Try it: Give back, word for word, the lines in the listing below from the one holding "40Weft Trousers 3" down to the one holding "Obraz Jazzová kapela hraje v New Yorku", both ends included.

Entries provided:
__________________________________________________

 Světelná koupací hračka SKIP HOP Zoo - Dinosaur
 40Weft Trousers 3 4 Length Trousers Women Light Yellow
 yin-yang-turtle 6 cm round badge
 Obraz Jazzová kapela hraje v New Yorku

__________________________________________________

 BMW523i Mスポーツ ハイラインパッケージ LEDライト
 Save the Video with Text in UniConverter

__________________________________________________

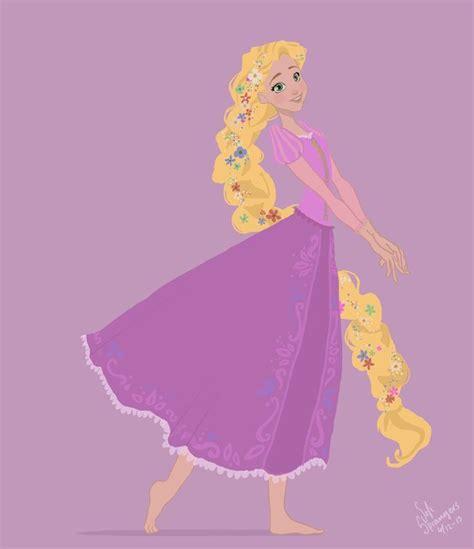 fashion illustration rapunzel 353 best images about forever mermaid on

__________________________________________________

Problem solution:
 40Weft Trousers 3 4 Length Trousers Women Light Yellow
 yin-yang-turtle 6 cm round badge
 Obraz Jazzová kapela hraje v New Yorku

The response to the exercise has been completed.